To find the best care at the lowest cost, I connected them with a health insurance broker to analyze their options, making sure her medical benefits included her exact prescriptions and doctors. After that, we were able to forecast the costs using their new medical plans to project their retirement cashflows. They are entering retirement knowing that she will be able to continue the wonderful care she's received without having to change providers.

Maximize Income from the Business Sale

Many owners generate enough profit from their sale to live off the cash for several years. And many have accumulated a large amount of savings in their retirement accounts.

One post-sale strategy I implement often is to convert a significant amount of money in pre-tax accounts to Roth IRAs. For example, one client recently sold his dental practice at age 62 for a substantial amount of money, enabling him to live on the after-tax proceeds for almost 10 years.

During those 10 years, we converted enough money into Roth IRAs each year to stay below the higher income tax brackets. As a result, he accumulated about $1.5 million in his Roth IRA by age 72.

Set up a Charitable Donation Giving Strategy – and Involve Your Family

As the stock market has soared, many business owners have seen their portfolios grow exponentially over the past 10 years, making it the perfect vehicle for a long-term charitable giving strategy.

Here’s a great example. For many clients in the year the owner sells the business, we establish a Donor Advised Fund that earmarks charitable contributions for several years. Using a strategy called “charitable bunching,” the owner makes a significant donation in the year of the sale.

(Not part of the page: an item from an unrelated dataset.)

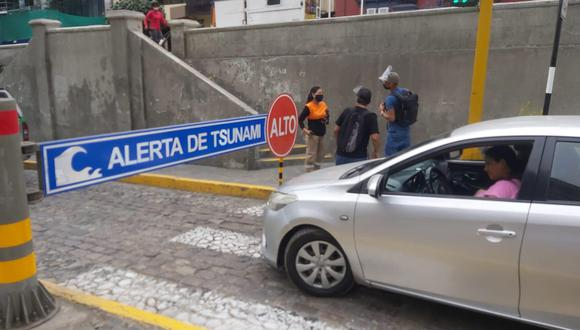 Municipalidad de Miraflores cierra el circuito de playas ante alerta de Tsunami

This donation – often in the hundreds of thousands of dollars ­– is more beneficial during the year of sale because it offsets ordinary income taxes from the sale. For example, a person who would normally contribute $30,000 each year to nonprofits will make a significant dent in their taxes for many years by donating $300,000 in the first year.

At the same time, this former owner began to share his values with and provide lessons to younger generations by involving his family in the charitable giving process. Every December, he allows each grandchild to give $1,000 from his DAF to a charity of their choice. Through this strategy, they've been able to spend quality time with the grandkids, while leaving a legacy shaped by their ethics and love of family.

Don’t Spend Time and Energy on the Small Stuff

Some new retirees, now looking to fill their time, want to save a few dollars by doing their own taxes or managing their investments. They may initially see it as easy while also saving some money.

But to do it right, it isn’t easy. They’d need to keep up with the latest changes in tax law, an often tedious and time-consuming affair. After spending a few hours on this task, most see the value in continuing to have an accountant handle it.

The same is true for investing: Cutting corners to save a few bucks can have a massive impact on the longevity of their investment portfolio.

Determine How to Enjoy Retirement

After working 40 years or more, it often takes many business owners some time to shift from full-time work to retirement. A financial adviser can help them discover what the new chapter in their life will look like and spend their time (which often is their most limited resource, one they may value more than money) with the people and activities they love.

We recently encouraged a retiring dentist who sold his practice to also sell his large house and the building where his practice was located. Instead of spending time managing a large dwelling and a business property, he freed up time for his grandchildren, friends and improving his golf swing.

Having a plan for managing your wealth in retirement can help a new retiree accomplish many goals – both financial and non-financial. And it can provide an opportunity to show your family how your wealth can be used to help others. Instead of spending retirement worrying about the latest tax plans, use it instead to enjoy life – you’ve earned it.